> Übungstext:

□ □ □ □ □

Sieben Jahre Pech
Von Klaus Fischer
Am Freitag startete der Dax mit frischen Hoffnungen auf ein weiteres Allzeithoch ins Wochenende. Auch wenn offensichtlich ist, dass die trotz Rezession und augenscheinlichen Krisensymptomen anhaltenden Höhenflüge des deutschen Börsenleitindex weniger der Realität und viel mehr der Hoffnung der Spekulanten und Dividendenjäger geschuldet waren und sind, fiel eines besonders ins Auge: Der seit Jahren an Wert verlierende Anteilsschein der Bayer AG hatte sich plötzlich an die Spitze der Tagesgewinner gesetzt. Der Leverkusener Pharma- und Agrochemiekonzern will sich anscheinend von seinem Verlustbringer Monsanto trennen. Eine Insolvenz der US-Tochter werde nicht ausgeschlossen, meldete die Nachrichtenagentur Reuters am Freitag.
Bayer hatte das Unternehmen 2018 für den vermeintlichen Schnäppchenpreis von 63 Milliarden US-Dollar gekauft. Für das damals agierende Management schien das ein Traumgeschäft. Monsanto, das mit gentechnisch verändertem Saatgut auf dem Weg war, die globalen Agrarmärkte (und Landwirte) zu dominieren, erschien den Leverkusener Managern und Aufsichtsräten als ideales zweites Standbein zum Pharmageschäft (die Chemiesparte hatte der IG-Farben-Nachfolger bereits zuvor ausgegliedert). Doch bereits damals gab es ernste Warnungen, dass sich dieser Coup als Fehlgriff erweisen werde.
Monsanto war nämlich nicht nur ein weltweit agierender Saatgutriese. Der Konzern hatte mit Glyphosat auch einen Unkrautvernichter im Angebot, der im Verdacht stand und steht, krebserregend zu sein. Zwar streiten sich Aufsichtsbehörden und Wissenschaftler bis heute, ob das tatsächlich zutrifft. Dennoch war bereits vor der Übernahme durch Bayer klar, dass zahlreiche Fälle von derartigen tödlichen Erkrankungen angezeigt worden waren. Betroffene, an Krebs erkrankte Käufer, Anwender oder deren Hinterbliebene klagten auf Schadenersatz. Und das nicht in erster Linie in Pakistan, Italien oder Argentinien, sondern in den USA, wo enorme Streitwerte einen Verkäufer beanstandeter Waren schnell in den Ruin treiben können.

□ □ □ □ □

> Quelldaten:

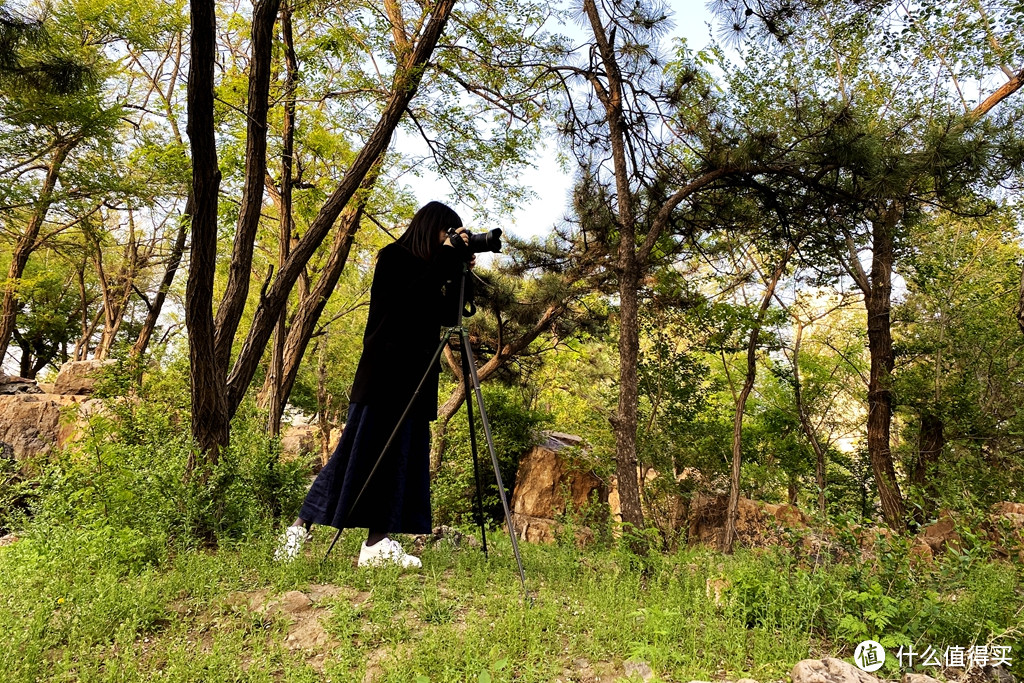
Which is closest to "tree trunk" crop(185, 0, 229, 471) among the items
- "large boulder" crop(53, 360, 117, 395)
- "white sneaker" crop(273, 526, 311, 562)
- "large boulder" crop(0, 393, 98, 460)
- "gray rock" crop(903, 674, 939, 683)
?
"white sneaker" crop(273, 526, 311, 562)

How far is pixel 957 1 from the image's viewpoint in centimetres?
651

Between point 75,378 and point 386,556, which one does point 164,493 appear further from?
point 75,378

□ □ □ □ □

> Erforderliche Handlung A:
Zitieren Sie wörtlich aus dem Text über Bayer und Monsanto: Beginnen Sie bei den Worten „Monsanto war nämlich“ und hören Sie nach den Worten „Ruin treiben können.“ auf.
> Erforderliche Handlung B:
In welchem Jahr und zu welchem Preis kaufte Bayer laut dem Text über Bayer und Monsanto das Unternehmen Monsanto?
> Erforderliche Handlung C:
Setzen Sie den Text über Bayer und Monsanto im Anschluss an seinen letzten Satz fort.

> Antwort A:
Monsanto war nämlich nicht nur ein weltweit agierender Saatgutriese. Der Konzern hatte mit Glyphosat auch einen Unkrautvernichter im Angebot, der im Verdacht stand und steht, krebserregend zu sein. Zwar streiten sich Aufsichtsbehörden und Wissenschaftler bis heute, ob das tatsächlich zutrifft. Dennoch war bereits vor der Übernahme durch Bayer klar, dass zahlreiche Fälle von derartigen tödlichen Erkrankungen angezeigt worden waren. Betroffene, an Krebs erkrankte Käufer, Anwender oder deren Hinterbliebene klagten auf Schadenersatz. Und das nicht in erster Linie in Pakistan, Italien oder Argentinien, sondern in den USA, wo enorme Streitwerte einen Verkäufer beanstandeter Waren schnell in den Ruin treiben können.

> Antwort B:
Im Jahr 2018 für 63 Milliarden US-Dollar.

> Antwort C:
Bereits ein Jahr vor dem Kauf von Monsanto hatte die zuständige Behörde des wirtschaftlich stärksten US-Bundesstaates Kalifornien Glyphosat auf eine Liste mit Chemikalien gesetzt, die krebserregend sind. Das ignorierte Bayer ebenso wie die bereits bis dahin aufgeflammten und auch in Zukunft zu erwartenden zivilrechtlichen Widerstände. Den Dax-Konzern kostete das nicht nur Milliardensummen, sondern drohte auch, seine öffentliche Reputation in der Pharmabranche zu beschädigen – und das nicht nur bei Aspirin.
Seit der Übernahme 2018 fiel der Aktienwert Bayers deutlich – von etwas über 100 Euro 2018 auf knapp unter 20 Euro Ende 2024. Vor allem litten die Profite. 2020 sowie 2023 und 2024 musste das Unternehmen sogar herbe Verluste ausweisen. Hinzu kam, dass die Aussicht auf eine Besserung der Lage eher durchwachsen war. Also beschloss die Konzernführung, in den USA extrem aktive Lobbyarbeit zu leisten – mit dem Ziel, gesetzliche Veränderungen anzuregen, um den aktuell noch mehr als 65.000 anhängigen Klagen die Grundlage zu entziehen. Mit einem Insolvenzverfahren nach US-Recht (Chapter 11) würde sich das Unternehmen etwa vor Forderungen seiner Gläubiger schützen.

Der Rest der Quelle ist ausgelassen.